While the commission of inquiry into free higher education and training was yet to report back on it’s findings, Mantashe said the party could not afford to sit back and not take its own action.
On the mining sector the ANC’s economic transformation sub-committee has been tasked with developing an approach to resolve the current dispute over the Mining Charter and what the party believed to be a short-term way of dealing with the sector.
Earlier this month government suspended the implementation of the charter after the Chamber of Mines brought legal action against the proposed charter.
“We are worried about this short-termism in dealing with mining. The mining industry and the minister are at each other about the charter now and everything must collapse,” Mantashe said.
“We say no, that is short term that approach. Long term is that we must deal with it holistically as an industry. Yes, finalise the mining charter, finalise the NPRDA [Mineral and Petroleum Resources Development Act] and do any other things, but create an environment for that industry to perform as an economic sector.”

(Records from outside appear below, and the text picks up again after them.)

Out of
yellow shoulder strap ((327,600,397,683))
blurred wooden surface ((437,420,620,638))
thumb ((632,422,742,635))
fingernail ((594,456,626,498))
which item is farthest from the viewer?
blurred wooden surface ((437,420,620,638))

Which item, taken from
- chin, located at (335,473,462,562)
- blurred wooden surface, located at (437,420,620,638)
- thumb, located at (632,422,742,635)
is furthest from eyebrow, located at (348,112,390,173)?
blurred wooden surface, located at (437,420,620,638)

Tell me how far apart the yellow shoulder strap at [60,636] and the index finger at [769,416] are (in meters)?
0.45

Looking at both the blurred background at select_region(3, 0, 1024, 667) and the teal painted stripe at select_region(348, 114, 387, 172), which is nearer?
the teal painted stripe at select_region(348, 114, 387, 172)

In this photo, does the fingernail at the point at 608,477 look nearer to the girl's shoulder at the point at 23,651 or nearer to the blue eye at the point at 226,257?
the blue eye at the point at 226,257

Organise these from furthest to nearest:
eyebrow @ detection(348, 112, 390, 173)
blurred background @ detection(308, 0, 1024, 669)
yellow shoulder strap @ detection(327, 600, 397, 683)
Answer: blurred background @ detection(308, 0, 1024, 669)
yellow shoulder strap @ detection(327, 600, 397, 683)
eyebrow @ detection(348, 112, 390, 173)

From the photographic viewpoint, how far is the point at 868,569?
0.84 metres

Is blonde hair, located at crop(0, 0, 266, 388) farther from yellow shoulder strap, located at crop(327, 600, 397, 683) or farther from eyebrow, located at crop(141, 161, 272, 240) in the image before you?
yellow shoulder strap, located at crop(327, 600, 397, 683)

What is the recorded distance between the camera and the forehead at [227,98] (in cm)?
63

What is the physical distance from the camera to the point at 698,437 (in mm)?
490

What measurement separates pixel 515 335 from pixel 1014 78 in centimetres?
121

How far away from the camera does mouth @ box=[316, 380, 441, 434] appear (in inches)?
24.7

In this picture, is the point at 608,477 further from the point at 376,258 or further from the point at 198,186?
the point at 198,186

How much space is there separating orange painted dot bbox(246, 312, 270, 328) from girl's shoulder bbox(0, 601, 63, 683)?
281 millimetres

The party also took a decision to reinstate the Regional Executive Committee (REC) of the Western Cape’s Dullah Omar region, which was disbanded in June. Four of the province’s six regions had objected to the Provincial Executive Committee’s (PEC) disbandment of the region, which is understood to be backing Nkosazana Dlamini-Zuma in the succession race.
“The NEC resolved that the state of the PEC must be consistently monitored with the NEC providing support to the PEC for it to ably execute its responsibilities,” Mantashe said.
“The appeal of the Regional Executive Committee of the Dullah Omar Region against their dissolution [must] be upheld and the REC re-instated. The NWC [National Working Committee] and NEC deployees will return to the Western Cape to engage structures on the way forward,” he added.